Former students, teachers and administrators of the Milford Middle School building located on Lakeview Avenue payed their respects on Monday, June 3, as a public walkthrough of the property was held. In January of 2013 a decision was made by the Milford School Board of Education to close the Milford Middle School at the end of the 2012-1013 school year. The decision included that 6th through 8th grade students will go to Milford Central Academy and 9th through12th grade students will go to Milford High School next year.
The original building that appears at the front entrance of the school, adorned with solid pillars on both sides of the doorway, was constructed in 1929, with additional wings added for an increased student population between the 1940s and the 1960s.The school was in the national spotlight in 1954 as eleven classmates became some of the first African American students to attend a previously all-white school as they attempted school integration that was recognized under the U.S. Supreme Court decision Brown v. Board of Education.
Opening the public ceremony on Monday night, Milford School District Superintendent Phyllis Kohel spoke to the public about the decision to demolish the historical building and build a new Milford Middles School in its place.
“This is a very emotional subject for the public as many of you attended and graduated from this school,” commented Kohel detailing that the location was once home to the Milford High School. “We appreciate the concerns you have regarding this historical place. It is a shame that the deterioration of the facility has led us to the decision to demolish the building but we need a safe environment to continue to educate children in the district.”

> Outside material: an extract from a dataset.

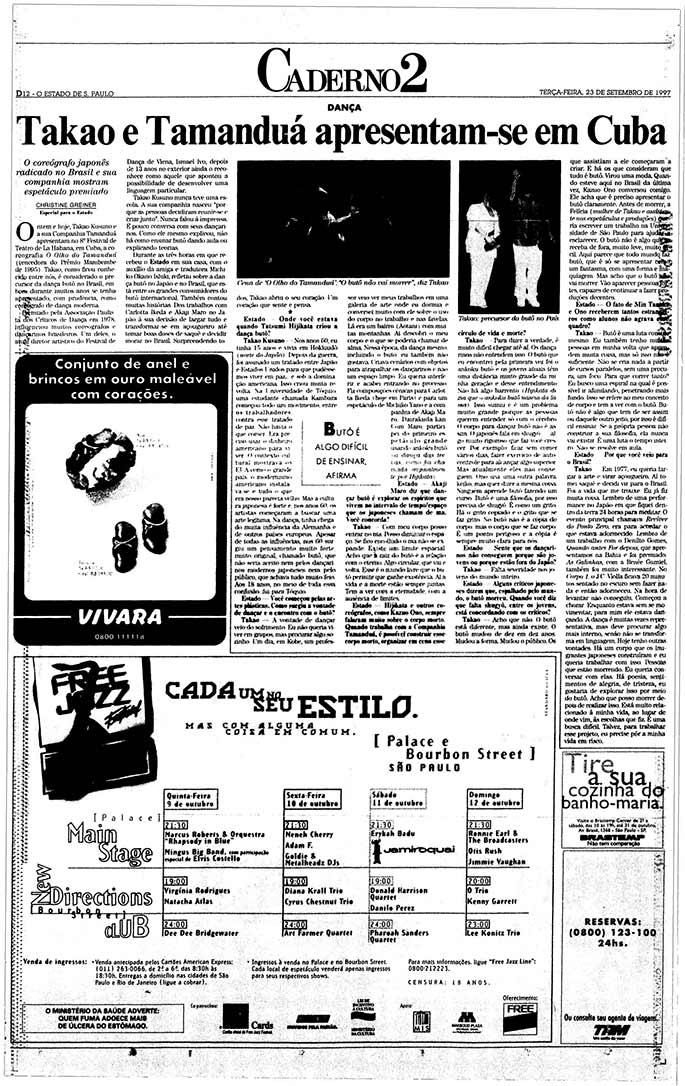 1997-takao-e-tamandua-apresentam-se-em-cuba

The decision of whether or not to close MMS was brought to the public’s attention in October of 2012 as Superintendent Phyllis Kohel selected a committee composed of community members to look at the possibility of the closure. Reports from public and private consultants confirmed that there is extensive damage to the interior and exterior of the Milford Middle School. According to Superintendent Phyllis Kohel, the Department of Education also made it clear that Milford’s Middle School has aged out of its functional use and that any major construction would not be funded by the State of Delaware.

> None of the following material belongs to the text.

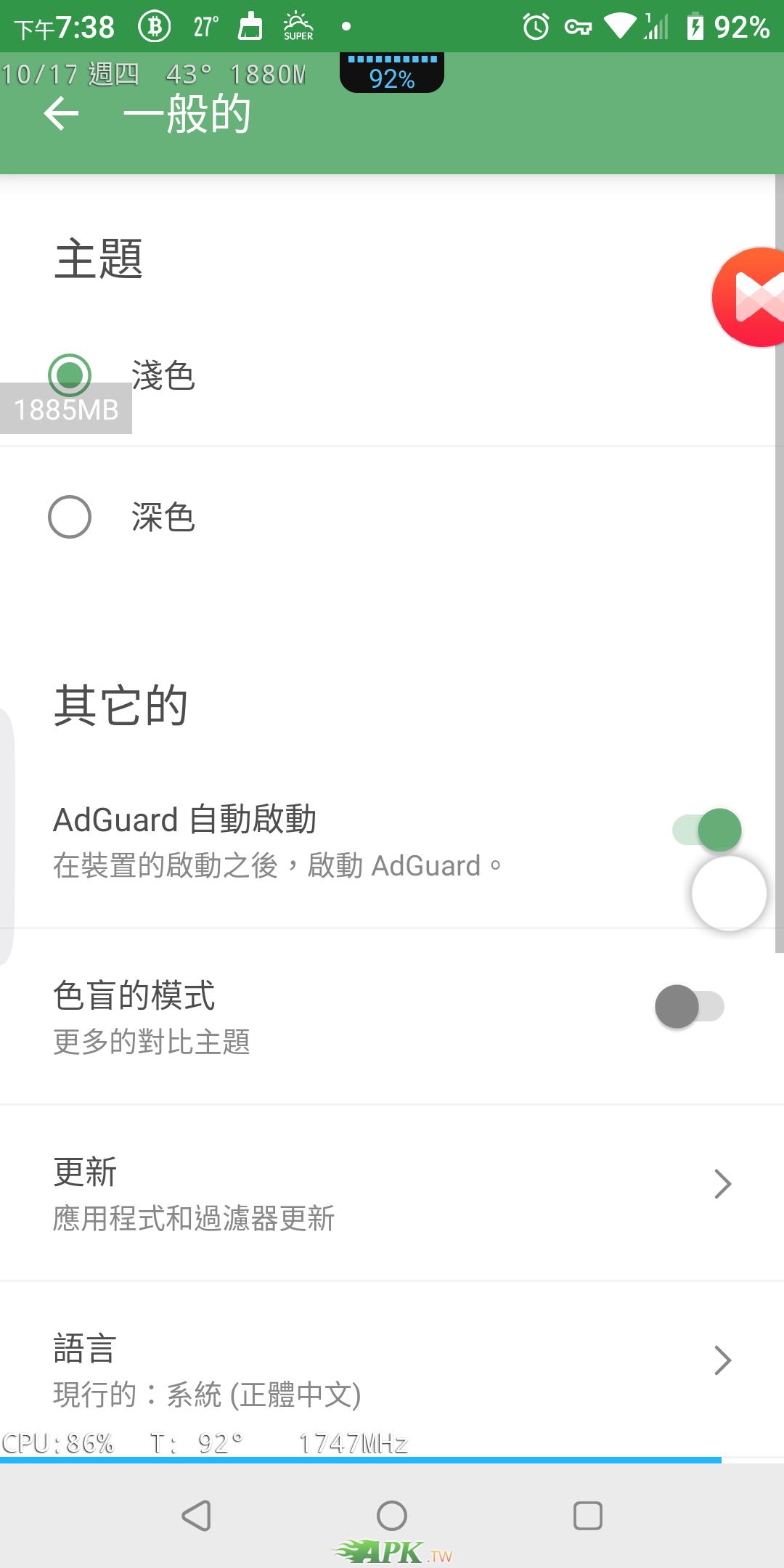 Screenshot_20191017-193858.png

In attendance during the public walkthrough on Monday night was Charles Hammond, Joseph Clark and Greg Showell, three of the first seven African Americans to graduate from the Milford High School in 1965. Although eleven black students attempted school integration eleven years before, the Class of 1965 was the first year that diplomas were given to African American students.

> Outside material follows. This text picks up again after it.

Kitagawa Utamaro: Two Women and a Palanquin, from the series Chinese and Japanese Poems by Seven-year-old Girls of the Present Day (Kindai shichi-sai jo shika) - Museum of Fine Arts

“The idea that we were the first African Americans to graduate from Milford was monumental, “ commented Mr. Clark. ”At the time, just like everyone else, we were just happy to be graduating.”
Charles Hammond recognized the contributions that were made by the African American students in 1954, commonly referred to as the Milford Eleven. “Walking in the footsteps of [the Milford Eleven] we had the opportunity to be able to rub elbows with those who were and would become influential in this town,” commented Hammond. “We were able to finish what they begun as they sought the opportunity to be educated.”
Former teacher Cheryl Hoey, who taught at the school for 26 years, was present to say goodbye to the school that has left her with so many memories. “I remember the teachers that I worked with over the years, we were like one big family and always there to support each other,” commented Mrs. Hoey. “I will really miss the school and its image on the Milford community.”
Milford School District is currently in the process of applying for a Certificate of Necessity with the Office of Management and Budget in Dover, which will be presented to the Department of Education by July 1, 2013. The Certificate is necessary for the district to be considered for school construction funds next year, which includes the demolition and construction of a new school.
According to Kohel, once the Certificate is approved a District Facilities Committee comprised of administrators, staff, parents, and community persons will be formed to begin planning for referendum community forums. In a letter to the public last month, she stated that a a referendum would include the cost of demolishing the old MMS and building a new 1,200 student Middle School.
“We will keep the public informed about every step we take during this process,” commented Superintendent Kohel. “The opinion of those in the community will be an critical factor as we move forward.”